__INFORMATION SUPPLIED__.
+ + + +
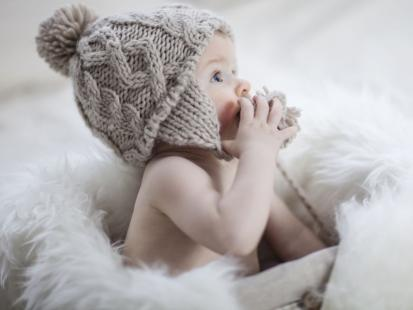 Jak powinno się rozwijać ośmiomiesięczne niemowlę?
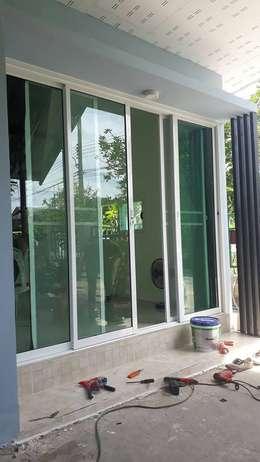 Puertas de estilo  por P Knockdown Style Modern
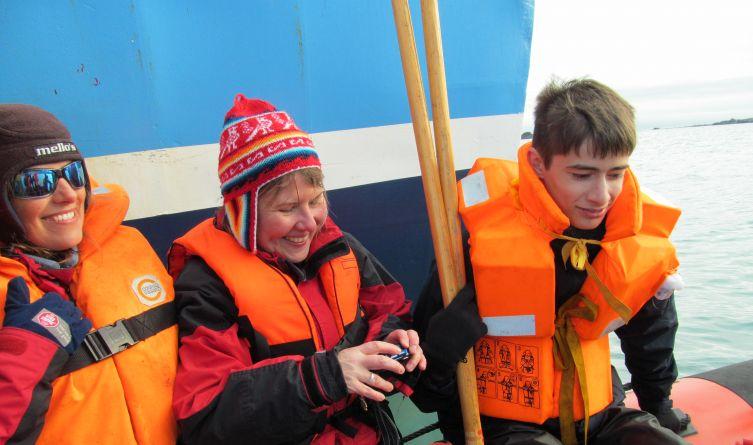 Po tygodniowym rejsie dopłynęliśmy do fiordu Hornsund aby dostać się na ląd, trzeba było najpierw przemieścić się na ponton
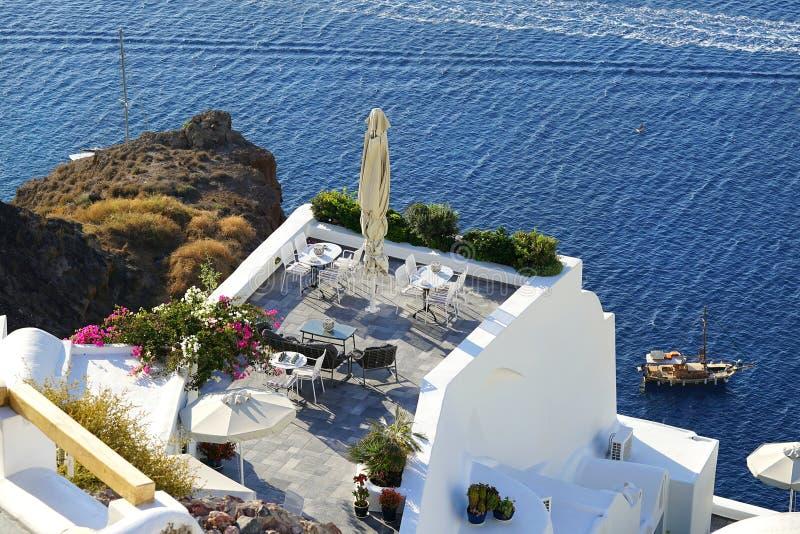 Vista bonita com os apartamentos luxuosos em Santorini, Cyclades fotos de stock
+ + + +
__BRIEF__.
Give the material again exactly as it is, but keep the pictures out.

__SOLUTION TO THIS EXERCISE__.
 Jak powinno się rozwijać ośmiomiesięczne niemowlę?
 Puertas de estilo  por P Knockdown Style Modern
 Po tygodniowym rejsie dopłynęliśmy do fiordu Hornsund aby dostać się na ląd, trzeba było najpierw przemieścić się na ponton
 Vista bonita com os apartamentos luxuosos em Santorini, Cyclades fotos de stock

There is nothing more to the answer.